Once fragroute is installed, an attack can be launched at the victim. Our attack is based on HTTP, and fetches a URL used by the Nimda worm [10]. It is important that a NIPS correctly block the attack, independent of the script used. It is not very important that a NIPS correctly identify the attack once it has been subject to evasion, since the evasion itself does not occur naturally and is therefore reason enough to block the traffic.
A passing grade should be given to NIPS that can detect and the valid evasions that can be generated by fragroute. It is possible to use fragroute to generate traffic that is sufficiently modified that the intended victim cannot decode it. In this case, the attack could never succeed. For this reason, it is important to verify that any homegrown evasions allow the attack to continue to work. The accompanying software includes 12 evasions that are known to work.
Conclusions
The tests above can be combined to test different aspects of the NIPS simultaneously. For example:
- Blocking under load.
The throughput and repeatability tests can be run simultaneously. The NIPS should be able to maintain high repeatability even with background traffic running. - Network performance while blocking.
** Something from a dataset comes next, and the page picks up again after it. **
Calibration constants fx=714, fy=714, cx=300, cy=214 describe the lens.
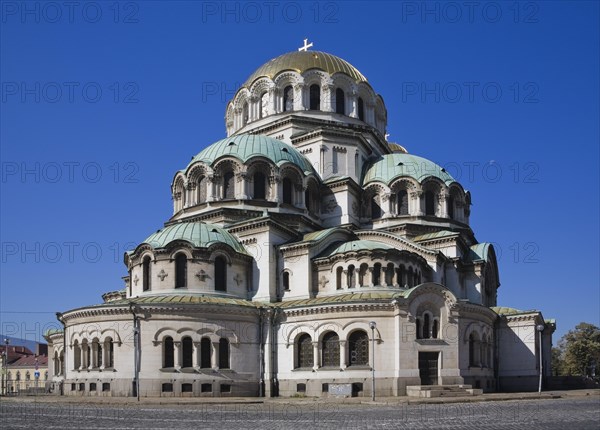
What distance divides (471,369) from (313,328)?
9.97 m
The application performance tests (NFS and HTTP) can be run on a pair of servers while a third runs the repeatability tests to generate attacks. Given a moderate attack load (e.g., 500 attacks/second), the performance of the applications should be relatively unaffected. - Manageability while under attack.
It is important that a NIPS remain manageable while the network is under attack. You can use the repeatability test on multiple servers to generate a large number of attacks, and then try to manage the NIPS using the management system.